TEXTE À LIRE:
^^^^^^^^^^^^^^^^

Les deux hommes s’affronteront le 6 mai lors d’un second tour décisif, mais le socialiste semble pouvoir compter sur des reports de voix de la gauche radicale et des écologistes, alors que les réserves de voix du président sortant sont plus minces.
Selon des estimations sur bulletins de vote publiées par les chaînes de télévision, François Hollande a obtenu entre 28,4% et 29,3% des voix devant Nicolas Sarkozy (25,5% à 27%), qui perd ainsi le pari qui consistait à remporter le premier tour afin d’enclencher une nouvelle dynamique d’ici au second tour.
Pour les socialistes, «c’est un terrible désaveu» pour le président sortant, selon l’expression de la chef du parti, Martine Aubry.
La candidate de l’extrême droite Marine Le Pen se classe troisième, avec de 18,2% à 20%, selon ces estimations, suivie par le représentant de la gauche radicale Jean-Luc Mélenchon (10,8 à 11,7) et le centriste François Bayrou (8,5% à 9,1%).
L’extrême droite réalise ainsi une nouvelle percée. Le vice-président du Front national (FN), Louis Aliot, s’est déclaré «très satisfait» de ce premier tour.
Marine Le Pen réalise ainsi un très gros score qui pourrait lui permettre de peser davantage sur le second tour et dans les prochaines années. Elle ne réalise cependant pas son pari de rééditer l’exploit de son père, Jean-Marie Le Pen, qui avait accédé au second tour en 2002 (mais avec un pourcentage de voix moindre).
La socialiste Ségolène Royal, candidate à l’élection de 2007, a estimé qu’il fallait «s’adresser» aux électeurs de l’extrême droite.
Ce résultat est d’autant plus significatif que les Français ont voté plus nombreux qu’attendu au premier tour de ce scrutin dominé par la crise économique. Le taux de participation a atteint plus de 80%, selon les estimations des instituts de sondages, un taux assez élevé même s’il est en recul par rapport à 2007 (83,77%), un cru exceptionnel.
Ces chiffres dissipent l’inquiétude d’une grosse abstention à l’issue d’une campagne qui, selon différentes enquêtes, a peu passionné les Français qui n’y ont pas vu beaucoup de solutions à leurs difficultés.
Environ 44,5 millions d’électeurs étaient appelés aux urnes pour sélectionner les deux finalistes parmi dix candidats en lice.
Dans deux semaines, ils choisiront celui qui sera à la tête pendant 5 ans d’une des principales économies mondiales, puissance nucléaire et membre permanent du Conseil de sécurité de l’ONU, avec un pouvoir personnel ayant peu d’équivalents dans le monde démocratique.
Donné depuis des mois largement vainqueur au second tour dans les sondages, avec 55% des voix en moyenne, François Hollande, 57 ans, aborde en position de force le deuxième tour pour devenir le premier président de gauche depuis François Mitterrand (1981-1995).
Dépourvu d’expérience ministérielle, cet homme qui a fait de la sobriété une marque de fabrique devrait pouvoir compter au second tour sur les voix des électeurs de Jean-Luc Mélenchon et de l’écologiste Eva Joly.

^^^^^^^^^^^^^^^^

ITEMS FOURNIS:
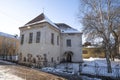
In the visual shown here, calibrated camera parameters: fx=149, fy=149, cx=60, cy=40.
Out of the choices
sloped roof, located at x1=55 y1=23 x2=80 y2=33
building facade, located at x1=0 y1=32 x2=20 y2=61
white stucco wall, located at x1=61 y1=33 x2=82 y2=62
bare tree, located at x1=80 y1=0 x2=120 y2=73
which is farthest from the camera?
building facade, located at x1=0 y1=32 x2=20 y2=61

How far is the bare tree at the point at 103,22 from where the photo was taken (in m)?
18.7

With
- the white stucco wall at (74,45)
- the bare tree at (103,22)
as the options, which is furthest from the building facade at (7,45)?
the bare tree at (103,22)

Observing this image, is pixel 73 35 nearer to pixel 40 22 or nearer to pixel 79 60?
pixel 79 60

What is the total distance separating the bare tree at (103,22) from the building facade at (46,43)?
619cm

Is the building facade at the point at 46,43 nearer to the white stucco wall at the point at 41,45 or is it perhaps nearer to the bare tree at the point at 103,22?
the white stucco wall at the point at 41,45

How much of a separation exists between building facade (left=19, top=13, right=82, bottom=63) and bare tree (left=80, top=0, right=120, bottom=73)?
20.3ft

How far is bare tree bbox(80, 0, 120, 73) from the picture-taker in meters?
18.7

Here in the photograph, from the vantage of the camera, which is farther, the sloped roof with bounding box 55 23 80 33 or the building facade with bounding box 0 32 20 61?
the building facade with bounding box 0 32 20 61

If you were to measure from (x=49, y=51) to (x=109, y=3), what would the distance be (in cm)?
1111

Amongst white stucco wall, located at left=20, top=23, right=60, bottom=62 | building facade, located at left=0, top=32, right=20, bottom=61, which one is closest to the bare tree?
white stucco wall, located at left=20, top=23, right=60, bottom=62

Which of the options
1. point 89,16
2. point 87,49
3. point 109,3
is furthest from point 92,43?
point 87,49

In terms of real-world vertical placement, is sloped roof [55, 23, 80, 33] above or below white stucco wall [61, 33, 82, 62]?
above

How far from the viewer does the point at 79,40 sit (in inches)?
1210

^^^^^^^^^^^^^^^^

TÂCHES À RÉALISER:
• 1. Mettez à jour le passage de l'article sur le premier tour de la présidentielle qui commence aux mots « Environ 44,5 millions » et s'arrête après « le monde démocratique. », en remplaçant « dix candidats » par « douze candidats ».
• 2. D'après l'article sur le premier tour de la présidentielle, quel taux de participation les instituts de sondages ont-ils estimé pour ce premier tour ?
Les items n'ont aucun lien avec l'article sur le premier tour de la présidentielle.

RÉSULTATS DES TÂCHES:
• 1.
Environ 44,5 millions d’électeurs étaient appelés aux urnes pour sélectionner les deux finalistes parmi douze candidats en lice.
Dans deux semaines, ils choisiront celui qui sera à la tête pendant 5 ans d’une des principales économies mondiales, puissance nucléaire et membre permanent du Conseil de sécurité de l’ONU, avec un pouvoir personnel ayant peu d’équivalents dans le monde démocratique.

• 2. Plus de 80 %.